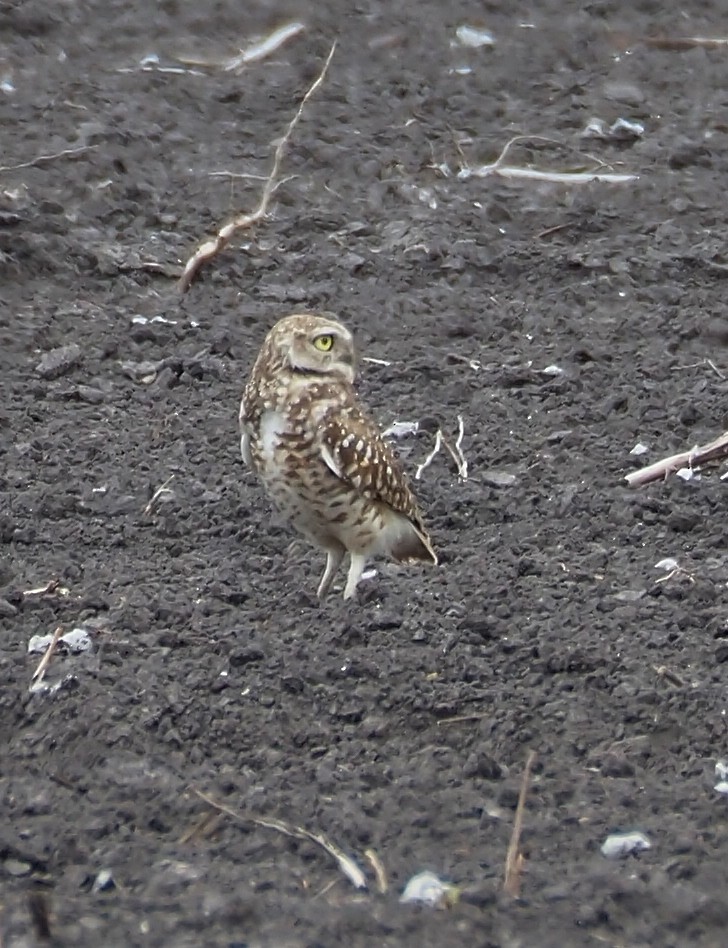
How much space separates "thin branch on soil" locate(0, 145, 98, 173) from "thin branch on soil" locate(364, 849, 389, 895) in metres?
4.81

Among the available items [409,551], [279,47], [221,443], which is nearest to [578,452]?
[409,551]

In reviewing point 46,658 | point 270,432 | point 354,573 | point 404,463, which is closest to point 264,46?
point 404,463

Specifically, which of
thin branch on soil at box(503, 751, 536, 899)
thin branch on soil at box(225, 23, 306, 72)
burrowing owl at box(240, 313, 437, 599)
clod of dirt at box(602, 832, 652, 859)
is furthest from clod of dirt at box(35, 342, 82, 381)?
clod of dirt at box(602, 832, 652, 859)

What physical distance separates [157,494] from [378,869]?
219cm

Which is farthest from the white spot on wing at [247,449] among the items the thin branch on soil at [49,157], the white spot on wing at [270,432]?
the thin branch on soil at [49,157]

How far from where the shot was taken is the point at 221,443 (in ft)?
20.2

** STATED PROBLEM **
Give back, unchanged, every line from the one containing "Specifically, which of" through the last line above.

** RESULT BELOW **
Specifically, which of
thin branch on soil at box(503, 751, 536, 899)
thin branch on soil at box(225, 23, 306, 72)
burrowing owl at box(240, 313, 437, 599)
clod of dirt at box(602, 832, 652, 859)
is furthest from clod of dirt at box(35, 342, 82, 381)?
clod of dirt at box(602, 832, 652, 859)

What physical distance separates [157,494] from [378,869]?
219cm

Which is farthest from the white spot on wing at [247,449] among the items the thin branch on soil at [49,157], the white spot on wing at [270,432]?
the thin branch on soil at [49,157]

How far from where the shot was taken is the point at 221,443 (in ft)?
20.2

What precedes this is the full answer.